September 3rd, 2015

In world-class swimming, “Have a good summer,” means something different than it does to most people.

“Have a good summer” can refer to expecting good results at major international competitions. If a swimmer wins an international medal, breaks a record or sets a personal best they may consider it a “good summer.”

It’s also something Team Canada swimmers could be heard saying to one another as they went their separate ways on Aug. 11. For most people summer was almost over, but in that case “Have a good summer” referred to perhaps enjoying a short vacation after completing a long period of competition between the Pan Am Games and FINA World Championships.

Well even that short break time is over now and most of Canada’s top swimmers are already back in the pool working towards the Rio de Janeiro 2016 Olympic Games.

“It’s back to business for our key athletes and the High Performance Centre – Victoria is leading the way in getting back into training,” noted Swimming Canada High Performance Director John Atkinson.

The reason is clear: “As a nation we have an Olympic year ahead of us and we need to capitalize on the steps forward we made in 2015. We need more finallists at the Olympic level and the task is to convert those final swims into medals.
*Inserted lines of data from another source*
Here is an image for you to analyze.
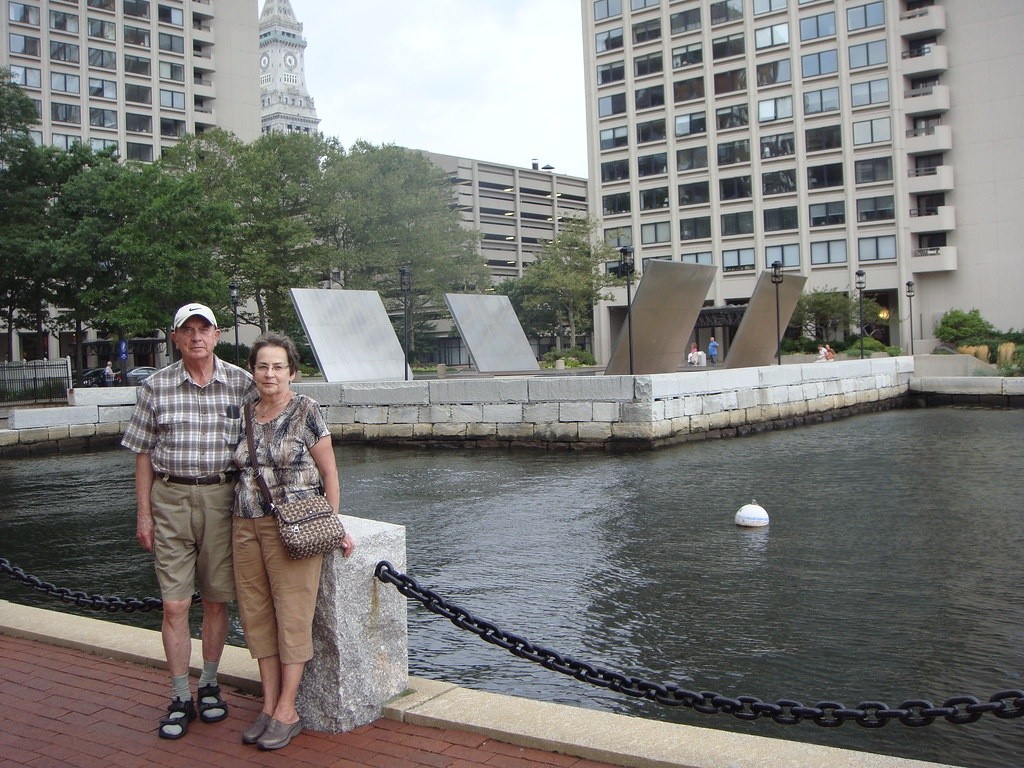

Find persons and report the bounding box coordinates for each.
[119,300,263,740]
[105,361,116,387]
[228,333,355,750]
[691,343,698,365]
[709,337,719,366]
[825,344,837,362]
[815,344,828,362]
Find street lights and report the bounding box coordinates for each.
[770,259,782,366]
[905,281,915,355]
[618,245,635,374]
[227,281,241,367]
[398,265,413,379]
[855,270,867,359]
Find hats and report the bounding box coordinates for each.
[174,302,217,333]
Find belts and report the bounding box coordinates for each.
[156,469,239,486]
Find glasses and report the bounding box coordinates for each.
[254,363,292,373]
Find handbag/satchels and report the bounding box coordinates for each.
[272,495,345,559]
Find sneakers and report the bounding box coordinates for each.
[256,717,303,751]
[242,711,272,743]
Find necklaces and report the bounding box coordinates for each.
[260,393,286,417]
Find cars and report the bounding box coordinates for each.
[71,365,158,387]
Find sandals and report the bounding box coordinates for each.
[197,684,227,722]
[159,695,196,739]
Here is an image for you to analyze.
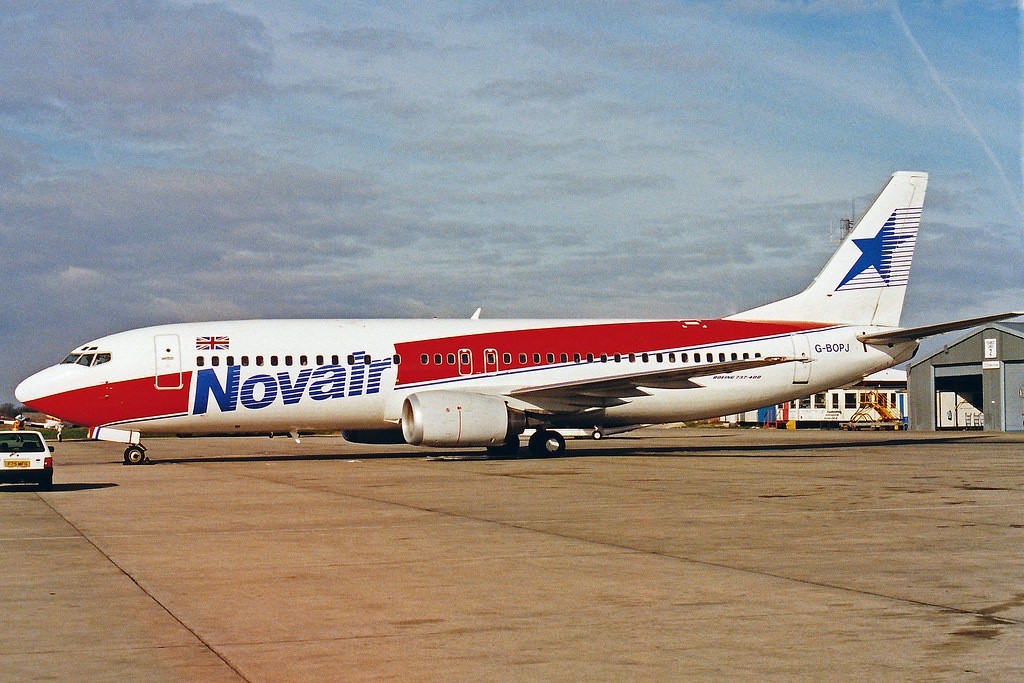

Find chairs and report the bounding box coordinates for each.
[23,442,37,448]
It is therefore really important to have the athletes ready to swim fast at the Olympic and Para-swimming Trials next April,” Atkinson said.
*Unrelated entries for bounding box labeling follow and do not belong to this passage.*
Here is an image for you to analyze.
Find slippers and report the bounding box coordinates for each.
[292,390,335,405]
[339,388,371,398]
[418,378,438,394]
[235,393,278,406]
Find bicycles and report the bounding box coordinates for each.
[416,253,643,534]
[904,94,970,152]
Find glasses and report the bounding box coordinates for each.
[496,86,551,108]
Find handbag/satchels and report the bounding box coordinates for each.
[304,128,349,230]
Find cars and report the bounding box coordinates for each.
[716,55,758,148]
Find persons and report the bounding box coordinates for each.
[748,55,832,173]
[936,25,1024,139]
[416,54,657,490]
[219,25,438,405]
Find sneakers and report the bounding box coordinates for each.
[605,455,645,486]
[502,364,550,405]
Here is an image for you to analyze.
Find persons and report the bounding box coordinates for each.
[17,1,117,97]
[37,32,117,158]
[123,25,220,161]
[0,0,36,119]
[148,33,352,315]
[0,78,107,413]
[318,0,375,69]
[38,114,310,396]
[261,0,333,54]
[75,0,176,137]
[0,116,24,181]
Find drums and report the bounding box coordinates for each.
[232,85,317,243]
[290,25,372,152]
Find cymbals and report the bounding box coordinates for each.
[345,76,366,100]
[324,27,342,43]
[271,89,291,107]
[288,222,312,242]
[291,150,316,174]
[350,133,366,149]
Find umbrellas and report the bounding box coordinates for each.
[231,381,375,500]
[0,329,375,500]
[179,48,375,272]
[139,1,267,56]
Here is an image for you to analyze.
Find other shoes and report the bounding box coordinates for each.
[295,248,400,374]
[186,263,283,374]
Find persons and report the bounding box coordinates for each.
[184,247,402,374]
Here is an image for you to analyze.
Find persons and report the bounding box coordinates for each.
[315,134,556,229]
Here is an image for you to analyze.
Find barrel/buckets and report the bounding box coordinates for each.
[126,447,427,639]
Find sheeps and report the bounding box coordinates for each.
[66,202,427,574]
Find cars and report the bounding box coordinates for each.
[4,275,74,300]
“The preparation for that starts now.”

HPC – Victoria Head Coach Ryan Mallette feels his group owes it to themselves and to Canadians to do everything they can to prepare to excel in Rio.

“I think that being a world-class swimmer is a privilege and not a sacrifice. There is no need for a long break to get away from the pool,” Mallette said. “We want to stay in touch with the water to maintain a basic level of fitness. It is way easier to swim once a day in August than restart after a month off and fight for months just to get back to where you were.

The centre is home to two-time Olympic medallist Ryan Cochrane, as well as world championship medallist Hilary Caldwell and fellow 2012 Olympian Alec Page.

 

 

 

“Getting back into training is something I’m very passionate about,” Cochrane said. “With an Olympic year beginning, there’s no time like the present to get started on that journey and just like the work we will be met with this year, we are ready to face it head on. It’s a privilege to be a professional athlete and starting early in the season is part of the job.”

Elsewhere, emerging sprint star Santo Condorelli is also back in the pool. Condorelli represented Canada and his mother’s hometown of Kenora, Ont., with pride this summer. He won four medals at Pan Ams, helped Canada to a bronze in the first ever 4×100-m mixed freestyle relay at World Championships, and came an impressive – but agonizing – fourth in the 100-m free.

“Getting fourth place in the 100 free was absolutely terrible,” Condorelli said with a laugh. “I know it’s my first time, but I feel like I should be up there (on the podium). That’s why I’m already back in the pool.”

Condorelli is taking the year off from the University of Southern California to train full-time with Coley Stickels at Canyons Aquatic Club in Santa Clarita, Calif. He took just a five-day break with his family after worlds before getting back to work.

“I’ll only be 21 in Rio but that doesn’t mean anything. I want to be on top,” said Condorelli, who also wants to improve in the 50-m freestyle and 100-m butterfly.